*INSTRUCTION 1:* According to the mailing-list reply below on the HTML/XML Task Force Report, what does Robin Berjon use XPath on?

W3C home > Mailing lists > Public > www-tag@w3.org > July 2011

Re: Revised HTML/XML Task Force Report

From: Robin Berjon <robin@berjon.com>
Date: Fri, 15 Jul 2011 17:38:54 +0200
Cc: Larry Masinter <masinter@adobe.com>, "www-tag@w3.org List" <www-tag@w3.org>
Message-Id: <64B989AE-68E7-44C3-9C54-40D211010600@berjon.com>
To: Eric J. Bowman <eric@bisonsystems.net>
Hi Eric,

On Jul 14, 2011, at 18:20 , Eric J. Bowman wrote:
> Robin Berjon wrote:
>> Likewise polyglot can be useful in some cases. But it's not a general
>> solution today, and if we're going to commit to the cost of making it
>> possible for it to be a general solution then it better bring value
>> that makes that work worth it compared to the existing solution which
>> is to just grab a parser off GitHub.
> Disagree.  HTML wrapped in Atom serialized as XML to allow Xpath access
> into the wrapped content, is quite a common design pattern and requires
> the markup to be polyglot.

The first thing I'd like to note here is that this is not the use case that we were discussing. We had been looking at "How can an XML toolchain be used to consume HTML?" while this is "How can islands of HTML be embedded in XML?" It's an interesting use case though, but I think that which solution to pick boils down to how general you need it to be.

Speaking personally, I actually use XPath on Atom documents that contain polyglot HTML. But I don't need the polyglotism to be general. So long as I can get at an <h1>, the first <p> of a <section>, a @lang somewhere it works and I'm happy to say that I don't recall bumping into a problem there. In other cases, it would break down. For instance, I have a decent amount of HTML that contains fragments like the following:

    <script type='application/foo-template' id='foo'><foo><dahut/></foo></script>

I don't see much of an easy way of making that polyglot. But I also don't see many use cases in which one would be using this specific pattern and have it be required to be embedded in XML and parse in the same way as it does in HTML. So to reiterate my initial comment in a more detailed fashion, we have multiple cases:

     When limited polyglotism is enough. In this case, I think we have pretty much most of what we already need. It would be interesting to get into details of what could perhaps be improved, but that is likely best formulated as comments on the Polyglot document.

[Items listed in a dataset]
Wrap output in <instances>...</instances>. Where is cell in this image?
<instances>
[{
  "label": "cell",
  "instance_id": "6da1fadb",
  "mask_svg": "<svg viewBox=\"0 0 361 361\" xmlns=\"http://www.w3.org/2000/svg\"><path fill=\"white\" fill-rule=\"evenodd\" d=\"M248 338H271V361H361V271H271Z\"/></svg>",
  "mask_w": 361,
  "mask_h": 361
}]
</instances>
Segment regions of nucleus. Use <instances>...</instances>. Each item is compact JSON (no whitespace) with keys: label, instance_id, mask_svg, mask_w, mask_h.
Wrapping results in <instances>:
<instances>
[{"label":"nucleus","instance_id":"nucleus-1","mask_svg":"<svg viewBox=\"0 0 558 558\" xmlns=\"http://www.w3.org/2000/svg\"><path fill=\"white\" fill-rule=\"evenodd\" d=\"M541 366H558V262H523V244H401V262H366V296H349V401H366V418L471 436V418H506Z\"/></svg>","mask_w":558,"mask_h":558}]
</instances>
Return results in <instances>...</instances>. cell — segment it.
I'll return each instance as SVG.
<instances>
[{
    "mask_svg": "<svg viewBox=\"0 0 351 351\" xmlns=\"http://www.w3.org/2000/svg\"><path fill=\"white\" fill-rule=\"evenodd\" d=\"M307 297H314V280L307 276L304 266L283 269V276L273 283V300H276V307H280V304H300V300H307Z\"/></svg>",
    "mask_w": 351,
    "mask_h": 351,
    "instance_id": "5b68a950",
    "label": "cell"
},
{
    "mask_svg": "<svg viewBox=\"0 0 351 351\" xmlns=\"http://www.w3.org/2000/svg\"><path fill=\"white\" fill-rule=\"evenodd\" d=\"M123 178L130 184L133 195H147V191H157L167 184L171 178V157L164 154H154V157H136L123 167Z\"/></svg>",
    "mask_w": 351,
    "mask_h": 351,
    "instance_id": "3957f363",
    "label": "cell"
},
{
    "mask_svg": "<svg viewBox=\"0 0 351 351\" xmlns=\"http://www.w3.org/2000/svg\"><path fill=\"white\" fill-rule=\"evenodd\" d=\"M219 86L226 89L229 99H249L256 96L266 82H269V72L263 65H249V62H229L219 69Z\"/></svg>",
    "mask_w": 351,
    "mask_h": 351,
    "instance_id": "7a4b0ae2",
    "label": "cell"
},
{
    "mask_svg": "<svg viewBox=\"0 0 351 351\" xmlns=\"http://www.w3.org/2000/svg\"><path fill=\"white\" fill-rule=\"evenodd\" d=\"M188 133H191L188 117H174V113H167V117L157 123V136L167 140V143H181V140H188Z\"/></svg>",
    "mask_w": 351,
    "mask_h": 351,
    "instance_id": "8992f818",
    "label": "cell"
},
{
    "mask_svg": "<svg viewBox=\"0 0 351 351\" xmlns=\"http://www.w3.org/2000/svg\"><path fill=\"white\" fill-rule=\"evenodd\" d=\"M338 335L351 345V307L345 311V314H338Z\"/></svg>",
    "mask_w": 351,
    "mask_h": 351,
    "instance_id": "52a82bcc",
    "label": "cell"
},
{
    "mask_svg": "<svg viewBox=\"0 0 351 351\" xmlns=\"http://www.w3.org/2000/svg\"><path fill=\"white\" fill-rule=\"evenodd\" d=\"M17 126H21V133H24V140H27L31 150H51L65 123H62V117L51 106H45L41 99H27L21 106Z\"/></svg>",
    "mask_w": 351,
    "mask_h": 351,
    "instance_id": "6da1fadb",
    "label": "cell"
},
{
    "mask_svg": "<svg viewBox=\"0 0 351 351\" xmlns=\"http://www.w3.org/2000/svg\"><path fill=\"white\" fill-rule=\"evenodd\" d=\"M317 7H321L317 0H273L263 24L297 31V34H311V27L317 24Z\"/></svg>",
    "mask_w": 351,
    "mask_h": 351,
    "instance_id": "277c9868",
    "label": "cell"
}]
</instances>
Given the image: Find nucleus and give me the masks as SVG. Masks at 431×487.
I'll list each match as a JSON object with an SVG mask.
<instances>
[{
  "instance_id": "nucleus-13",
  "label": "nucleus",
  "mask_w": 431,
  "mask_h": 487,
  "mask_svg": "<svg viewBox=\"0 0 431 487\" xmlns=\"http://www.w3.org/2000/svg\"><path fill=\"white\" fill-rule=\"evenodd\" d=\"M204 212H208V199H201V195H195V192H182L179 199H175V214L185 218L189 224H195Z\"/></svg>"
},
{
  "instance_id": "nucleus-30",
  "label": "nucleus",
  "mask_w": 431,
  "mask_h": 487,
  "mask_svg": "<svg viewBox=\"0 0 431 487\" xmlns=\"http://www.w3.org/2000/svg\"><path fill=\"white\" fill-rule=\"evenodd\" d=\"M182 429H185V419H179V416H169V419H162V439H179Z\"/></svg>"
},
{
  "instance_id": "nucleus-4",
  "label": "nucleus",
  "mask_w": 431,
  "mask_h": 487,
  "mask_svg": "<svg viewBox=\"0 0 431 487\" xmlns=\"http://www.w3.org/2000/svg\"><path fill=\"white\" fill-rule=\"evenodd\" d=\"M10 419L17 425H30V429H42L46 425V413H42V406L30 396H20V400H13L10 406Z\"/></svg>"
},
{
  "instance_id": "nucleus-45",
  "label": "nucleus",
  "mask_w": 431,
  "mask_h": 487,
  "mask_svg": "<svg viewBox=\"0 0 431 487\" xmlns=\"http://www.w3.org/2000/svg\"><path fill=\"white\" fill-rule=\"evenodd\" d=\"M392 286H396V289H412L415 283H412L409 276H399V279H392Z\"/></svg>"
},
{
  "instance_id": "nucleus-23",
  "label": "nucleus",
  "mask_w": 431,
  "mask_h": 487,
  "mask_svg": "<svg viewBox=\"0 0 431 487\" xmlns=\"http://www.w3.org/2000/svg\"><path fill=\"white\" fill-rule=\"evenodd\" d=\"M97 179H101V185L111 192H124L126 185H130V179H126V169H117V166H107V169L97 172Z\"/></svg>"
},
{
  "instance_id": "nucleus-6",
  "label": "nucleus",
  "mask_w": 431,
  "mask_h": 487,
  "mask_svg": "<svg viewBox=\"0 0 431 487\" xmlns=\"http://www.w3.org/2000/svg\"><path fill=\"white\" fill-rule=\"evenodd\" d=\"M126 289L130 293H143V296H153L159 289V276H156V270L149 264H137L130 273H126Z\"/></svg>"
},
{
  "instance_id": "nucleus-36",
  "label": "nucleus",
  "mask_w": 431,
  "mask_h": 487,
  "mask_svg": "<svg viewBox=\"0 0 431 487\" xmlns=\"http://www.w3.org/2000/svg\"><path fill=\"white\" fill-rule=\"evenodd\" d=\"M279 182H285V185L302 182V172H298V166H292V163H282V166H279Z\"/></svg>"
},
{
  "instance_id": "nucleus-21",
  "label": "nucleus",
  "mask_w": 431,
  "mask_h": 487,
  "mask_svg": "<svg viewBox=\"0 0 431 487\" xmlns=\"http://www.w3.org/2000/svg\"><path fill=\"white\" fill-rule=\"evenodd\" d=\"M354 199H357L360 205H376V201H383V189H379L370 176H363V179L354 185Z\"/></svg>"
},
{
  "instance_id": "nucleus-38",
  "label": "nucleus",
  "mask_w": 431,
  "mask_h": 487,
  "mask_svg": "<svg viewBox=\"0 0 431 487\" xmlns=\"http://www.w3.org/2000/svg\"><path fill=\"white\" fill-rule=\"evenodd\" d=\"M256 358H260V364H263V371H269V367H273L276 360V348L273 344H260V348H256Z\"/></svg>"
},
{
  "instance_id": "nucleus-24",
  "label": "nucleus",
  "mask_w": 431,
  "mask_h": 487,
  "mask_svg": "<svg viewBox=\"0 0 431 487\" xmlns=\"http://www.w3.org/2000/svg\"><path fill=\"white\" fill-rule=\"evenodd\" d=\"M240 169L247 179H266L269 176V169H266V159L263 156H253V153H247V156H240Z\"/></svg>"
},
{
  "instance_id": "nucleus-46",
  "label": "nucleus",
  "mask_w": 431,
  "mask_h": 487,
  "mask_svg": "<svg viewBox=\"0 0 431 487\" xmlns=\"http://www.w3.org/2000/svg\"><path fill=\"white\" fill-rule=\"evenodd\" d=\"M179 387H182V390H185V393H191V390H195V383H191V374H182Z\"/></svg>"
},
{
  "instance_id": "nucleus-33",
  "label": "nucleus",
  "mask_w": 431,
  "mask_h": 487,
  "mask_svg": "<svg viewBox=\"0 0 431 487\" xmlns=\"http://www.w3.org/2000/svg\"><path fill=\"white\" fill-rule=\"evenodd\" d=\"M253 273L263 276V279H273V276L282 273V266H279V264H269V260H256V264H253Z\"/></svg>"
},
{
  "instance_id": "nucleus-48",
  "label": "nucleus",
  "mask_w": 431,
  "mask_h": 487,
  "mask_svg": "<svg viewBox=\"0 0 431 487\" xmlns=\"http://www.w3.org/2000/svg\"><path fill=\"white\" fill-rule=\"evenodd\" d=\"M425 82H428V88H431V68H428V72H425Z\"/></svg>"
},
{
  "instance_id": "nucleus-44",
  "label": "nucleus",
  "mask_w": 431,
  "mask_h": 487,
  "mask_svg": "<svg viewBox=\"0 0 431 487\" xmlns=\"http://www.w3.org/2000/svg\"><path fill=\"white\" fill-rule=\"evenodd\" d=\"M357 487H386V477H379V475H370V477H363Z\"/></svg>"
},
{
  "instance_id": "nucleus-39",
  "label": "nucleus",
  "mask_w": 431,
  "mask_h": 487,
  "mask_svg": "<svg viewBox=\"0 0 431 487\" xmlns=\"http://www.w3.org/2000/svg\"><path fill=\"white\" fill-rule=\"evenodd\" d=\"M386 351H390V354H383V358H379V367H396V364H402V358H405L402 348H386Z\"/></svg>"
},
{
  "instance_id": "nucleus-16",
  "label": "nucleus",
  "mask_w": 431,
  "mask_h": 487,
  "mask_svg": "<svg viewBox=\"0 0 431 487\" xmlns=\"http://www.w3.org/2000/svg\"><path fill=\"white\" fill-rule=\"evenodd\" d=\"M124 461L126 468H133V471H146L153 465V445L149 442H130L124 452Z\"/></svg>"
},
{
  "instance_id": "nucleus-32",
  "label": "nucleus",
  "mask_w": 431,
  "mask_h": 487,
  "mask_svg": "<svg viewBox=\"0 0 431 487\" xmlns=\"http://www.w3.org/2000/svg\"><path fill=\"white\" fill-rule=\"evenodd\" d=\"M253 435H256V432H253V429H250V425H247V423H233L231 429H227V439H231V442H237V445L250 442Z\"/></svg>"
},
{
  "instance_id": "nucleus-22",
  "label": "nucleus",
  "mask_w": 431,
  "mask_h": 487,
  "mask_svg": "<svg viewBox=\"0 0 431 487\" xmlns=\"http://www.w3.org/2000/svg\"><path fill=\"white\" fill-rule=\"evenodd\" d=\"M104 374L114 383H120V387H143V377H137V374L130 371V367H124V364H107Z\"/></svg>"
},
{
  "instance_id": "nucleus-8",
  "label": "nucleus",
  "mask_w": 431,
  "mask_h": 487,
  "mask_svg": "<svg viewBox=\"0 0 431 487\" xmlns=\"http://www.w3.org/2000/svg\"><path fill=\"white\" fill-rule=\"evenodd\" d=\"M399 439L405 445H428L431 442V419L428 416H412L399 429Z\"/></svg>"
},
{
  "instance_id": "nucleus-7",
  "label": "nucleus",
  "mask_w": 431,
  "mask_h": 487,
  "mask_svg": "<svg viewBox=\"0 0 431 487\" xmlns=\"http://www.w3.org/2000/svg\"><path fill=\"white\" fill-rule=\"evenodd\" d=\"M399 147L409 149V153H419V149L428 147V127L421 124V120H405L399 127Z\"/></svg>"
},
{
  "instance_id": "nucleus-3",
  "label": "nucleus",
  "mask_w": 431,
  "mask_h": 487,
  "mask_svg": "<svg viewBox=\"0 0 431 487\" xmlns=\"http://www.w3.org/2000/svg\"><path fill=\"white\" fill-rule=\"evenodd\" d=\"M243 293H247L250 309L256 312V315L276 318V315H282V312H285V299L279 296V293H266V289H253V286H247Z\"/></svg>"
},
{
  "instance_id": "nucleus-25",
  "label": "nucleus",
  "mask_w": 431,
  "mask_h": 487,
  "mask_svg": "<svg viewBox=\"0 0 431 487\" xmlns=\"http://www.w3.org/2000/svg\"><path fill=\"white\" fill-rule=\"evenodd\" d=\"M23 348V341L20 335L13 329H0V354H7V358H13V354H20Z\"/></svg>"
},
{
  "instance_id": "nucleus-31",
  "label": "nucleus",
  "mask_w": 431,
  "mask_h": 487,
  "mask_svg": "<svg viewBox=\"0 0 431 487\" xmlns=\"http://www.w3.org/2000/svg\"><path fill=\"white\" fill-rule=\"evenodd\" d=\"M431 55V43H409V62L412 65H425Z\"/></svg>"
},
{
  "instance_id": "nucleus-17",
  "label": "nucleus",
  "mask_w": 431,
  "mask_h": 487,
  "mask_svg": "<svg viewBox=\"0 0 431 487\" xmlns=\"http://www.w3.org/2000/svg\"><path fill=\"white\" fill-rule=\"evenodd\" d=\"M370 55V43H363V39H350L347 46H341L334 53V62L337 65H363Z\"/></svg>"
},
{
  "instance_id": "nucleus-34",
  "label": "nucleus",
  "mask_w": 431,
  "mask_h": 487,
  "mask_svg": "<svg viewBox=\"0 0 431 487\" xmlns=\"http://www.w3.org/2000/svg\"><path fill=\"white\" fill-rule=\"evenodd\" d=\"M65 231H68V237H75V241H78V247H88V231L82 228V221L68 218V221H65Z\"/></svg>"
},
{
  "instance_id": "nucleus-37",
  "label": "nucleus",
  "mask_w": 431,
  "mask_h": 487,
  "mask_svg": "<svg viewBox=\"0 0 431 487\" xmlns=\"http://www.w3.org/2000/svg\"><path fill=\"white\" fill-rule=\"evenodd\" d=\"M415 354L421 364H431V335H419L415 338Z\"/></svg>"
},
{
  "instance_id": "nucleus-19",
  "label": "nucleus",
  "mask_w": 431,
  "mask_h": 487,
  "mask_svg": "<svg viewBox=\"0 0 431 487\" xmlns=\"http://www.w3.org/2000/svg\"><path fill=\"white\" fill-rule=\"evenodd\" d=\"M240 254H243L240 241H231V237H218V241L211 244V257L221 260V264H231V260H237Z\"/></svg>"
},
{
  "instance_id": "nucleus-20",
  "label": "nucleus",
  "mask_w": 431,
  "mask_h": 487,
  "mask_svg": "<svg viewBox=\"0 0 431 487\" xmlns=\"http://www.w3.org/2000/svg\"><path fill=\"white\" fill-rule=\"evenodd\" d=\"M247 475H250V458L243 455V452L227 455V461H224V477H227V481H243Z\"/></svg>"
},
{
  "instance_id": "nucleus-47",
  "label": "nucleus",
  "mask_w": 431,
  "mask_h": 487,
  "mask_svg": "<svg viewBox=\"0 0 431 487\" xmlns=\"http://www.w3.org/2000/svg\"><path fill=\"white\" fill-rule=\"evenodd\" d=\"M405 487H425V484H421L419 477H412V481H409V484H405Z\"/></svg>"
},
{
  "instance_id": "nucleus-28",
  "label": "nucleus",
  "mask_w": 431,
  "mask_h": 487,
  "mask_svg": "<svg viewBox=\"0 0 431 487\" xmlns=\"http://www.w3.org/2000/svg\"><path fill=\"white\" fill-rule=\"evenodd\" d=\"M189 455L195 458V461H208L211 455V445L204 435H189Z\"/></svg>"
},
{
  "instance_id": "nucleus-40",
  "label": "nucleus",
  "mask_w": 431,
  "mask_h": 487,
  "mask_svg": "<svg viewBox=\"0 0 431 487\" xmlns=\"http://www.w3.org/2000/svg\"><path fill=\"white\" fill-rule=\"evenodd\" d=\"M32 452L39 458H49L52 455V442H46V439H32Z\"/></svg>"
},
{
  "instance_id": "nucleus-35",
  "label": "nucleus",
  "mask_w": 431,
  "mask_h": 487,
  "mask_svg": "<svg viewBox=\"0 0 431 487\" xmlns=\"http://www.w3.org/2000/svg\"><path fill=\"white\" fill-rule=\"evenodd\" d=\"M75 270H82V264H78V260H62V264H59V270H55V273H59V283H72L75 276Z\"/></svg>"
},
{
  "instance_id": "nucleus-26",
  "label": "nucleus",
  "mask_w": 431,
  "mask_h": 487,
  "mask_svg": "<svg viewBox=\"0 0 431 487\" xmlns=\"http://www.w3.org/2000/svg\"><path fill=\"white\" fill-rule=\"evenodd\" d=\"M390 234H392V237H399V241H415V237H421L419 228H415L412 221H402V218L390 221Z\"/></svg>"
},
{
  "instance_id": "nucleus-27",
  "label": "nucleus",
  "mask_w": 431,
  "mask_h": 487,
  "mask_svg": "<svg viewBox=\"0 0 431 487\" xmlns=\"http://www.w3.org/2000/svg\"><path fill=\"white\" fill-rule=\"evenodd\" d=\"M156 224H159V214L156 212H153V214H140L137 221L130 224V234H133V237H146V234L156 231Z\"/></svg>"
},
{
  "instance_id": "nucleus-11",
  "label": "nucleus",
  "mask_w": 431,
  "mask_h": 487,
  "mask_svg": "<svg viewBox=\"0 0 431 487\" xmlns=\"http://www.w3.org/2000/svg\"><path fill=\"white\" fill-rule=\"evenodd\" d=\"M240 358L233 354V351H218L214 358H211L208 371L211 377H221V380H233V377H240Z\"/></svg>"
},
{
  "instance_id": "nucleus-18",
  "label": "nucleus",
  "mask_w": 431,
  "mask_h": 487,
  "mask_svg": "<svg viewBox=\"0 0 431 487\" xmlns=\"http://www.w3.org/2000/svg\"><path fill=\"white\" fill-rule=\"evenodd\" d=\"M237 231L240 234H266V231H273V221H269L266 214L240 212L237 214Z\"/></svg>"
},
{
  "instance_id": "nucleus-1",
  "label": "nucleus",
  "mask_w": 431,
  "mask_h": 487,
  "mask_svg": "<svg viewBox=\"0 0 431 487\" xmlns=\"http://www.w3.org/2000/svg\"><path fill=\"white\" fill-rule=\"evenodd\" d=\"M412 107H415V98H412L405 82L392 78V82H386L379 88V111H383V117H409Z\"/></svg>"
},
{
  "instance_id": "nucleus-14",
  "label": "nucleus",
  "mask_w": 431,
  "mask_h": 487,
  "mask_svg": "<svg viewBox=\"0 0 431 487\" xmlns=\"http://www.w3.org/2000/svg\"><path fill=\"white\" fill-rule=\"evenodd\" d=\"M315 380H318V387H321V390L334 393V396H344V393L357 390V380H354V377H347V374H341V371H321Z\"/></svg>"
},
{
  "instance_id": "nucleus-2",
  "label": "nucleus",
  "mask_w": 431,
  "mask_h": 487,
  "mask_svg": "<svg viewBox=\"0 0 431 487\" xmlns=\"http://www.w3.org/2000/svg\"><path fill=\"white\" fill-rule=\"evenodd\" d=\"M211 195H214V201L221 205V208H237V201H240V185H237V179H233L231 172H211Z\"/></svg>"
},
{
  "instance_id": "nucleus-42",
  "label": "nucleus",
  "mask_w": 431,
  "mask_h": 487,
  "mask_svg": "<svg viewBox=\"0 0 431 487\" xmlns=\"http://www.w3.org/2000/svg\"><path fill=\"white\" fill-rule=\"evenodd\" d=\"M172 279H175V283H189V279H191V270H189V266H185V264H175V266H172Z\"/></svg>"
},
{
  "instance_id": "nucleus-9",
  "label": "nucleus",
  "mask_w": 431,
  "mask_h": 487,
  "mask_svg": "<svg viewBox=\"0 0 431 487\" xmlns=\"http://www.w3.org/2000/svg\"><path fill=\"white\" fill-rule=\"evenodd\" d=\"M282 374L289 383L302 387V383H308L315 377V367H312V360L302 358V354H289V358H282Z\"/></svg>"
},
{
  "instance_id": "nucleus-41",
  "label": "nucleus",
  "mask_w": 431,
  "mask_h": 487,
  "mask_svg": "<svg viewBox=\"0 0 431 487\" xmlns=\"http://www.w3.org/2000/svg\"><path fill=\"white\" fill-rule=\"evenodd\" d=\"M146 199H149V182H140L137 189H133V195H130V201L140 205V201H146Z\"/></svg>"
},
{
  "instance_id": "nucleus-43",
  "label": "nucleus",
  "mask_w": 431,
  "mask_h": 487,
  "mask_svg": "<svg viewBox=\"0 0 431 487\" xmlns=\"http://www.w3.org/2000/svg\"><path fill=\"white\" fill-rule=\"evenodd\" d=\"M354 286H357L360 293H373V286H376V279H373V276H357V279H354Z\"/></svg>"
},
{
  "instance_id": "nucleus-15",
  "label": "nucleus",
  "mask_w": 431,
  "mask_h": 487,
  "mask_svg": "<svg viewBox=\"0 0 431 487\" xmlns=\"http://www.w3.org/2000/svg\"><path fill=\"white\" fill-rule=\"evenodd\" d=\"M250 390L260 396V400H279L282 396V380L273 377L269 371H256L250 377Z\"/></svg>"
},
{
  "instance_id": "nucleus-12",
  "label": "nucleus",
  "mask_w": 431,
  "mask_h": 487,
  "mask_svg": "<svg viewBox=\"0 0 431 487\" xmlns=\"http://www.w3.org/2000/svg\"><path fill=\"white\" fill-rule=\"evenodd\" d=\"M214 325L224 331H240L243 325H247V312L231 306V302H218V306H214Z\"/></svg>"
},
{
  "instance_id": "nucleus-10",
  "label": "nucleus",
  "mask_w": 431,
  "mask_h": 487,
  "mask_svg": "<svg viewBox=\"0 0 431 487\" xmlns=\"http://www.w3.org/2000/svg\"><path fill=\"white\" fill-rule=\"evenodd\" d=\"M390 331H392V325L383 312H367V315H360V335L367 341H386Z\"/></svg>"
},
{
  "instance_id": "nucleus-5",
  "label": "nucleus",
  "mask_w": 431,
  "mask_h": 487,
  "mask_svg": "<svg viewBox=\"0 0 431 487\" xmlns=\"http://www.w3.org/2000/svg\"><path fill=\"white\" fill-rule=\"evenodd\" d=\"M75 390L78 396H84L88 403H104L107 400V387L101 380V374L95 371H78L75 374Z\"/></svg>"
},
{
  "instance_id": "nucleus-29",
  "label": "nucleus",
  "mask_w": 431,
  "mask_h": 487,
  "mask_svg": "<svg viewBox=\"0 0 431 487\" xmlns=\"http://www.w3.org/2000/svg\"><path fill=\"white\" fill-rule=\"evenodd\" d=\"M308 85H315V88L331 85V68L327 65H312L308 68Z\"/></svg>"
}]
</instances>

*INSTRUCTION 2:* Report how many lines of the listing above contain the string "with". Give only the number.

*REPLY 1:* Atom documents that contain polyglot HTML.

*REPLY 2:* 2